WHAT YOU WILL DO :: Switch every "arrange" in the data below to "sort", and write all the lines out again with nothing else altered.

— Begin SOURCE RECORDS —

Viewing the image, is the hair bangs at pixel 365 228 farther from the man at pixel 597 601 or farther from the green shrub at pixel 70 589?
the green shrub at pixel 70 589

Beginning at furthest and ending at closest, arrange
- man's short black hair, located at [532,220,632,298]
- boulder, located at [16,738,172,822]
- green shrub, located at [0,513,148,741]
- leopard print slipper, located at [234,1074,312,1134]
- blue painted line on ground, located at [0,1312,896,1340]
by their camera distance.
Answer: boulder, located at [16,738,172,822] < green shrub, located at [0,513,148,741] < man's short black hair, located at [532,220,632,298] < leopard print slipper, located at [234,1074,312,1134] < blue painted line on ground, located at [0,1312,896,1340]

— End SOURCE RECORDS —

SOLVED EXERCISE ::
Viewing the image, is the hair bangs at pixel 365 228 farther from the man at pixel 597 601 or farther from the green shrub at pixel 70 589?
the green shrub at pixel 70 589

Beginning at furthest and ending at closest, sort
- man's short black hair, located at [532,220,632,298]
- boulder, located at [16,738,172,822]
- green shrub, located at [0,513,148,741]
- leopard print slipper, located at [234,1074,312,1134]
- blue painted line on ground, located at [0,1312,896,1340]
by their camera distance.
Answer: boulder, located at [16,738,172,822] < green shrub, located at [0,513,148,741] < man's short black hair, located at [532,220,632,298] < leopard print slipper, located at [234,1074,312,1134] < blue painted line on ground, located at [0,1312,896,1340]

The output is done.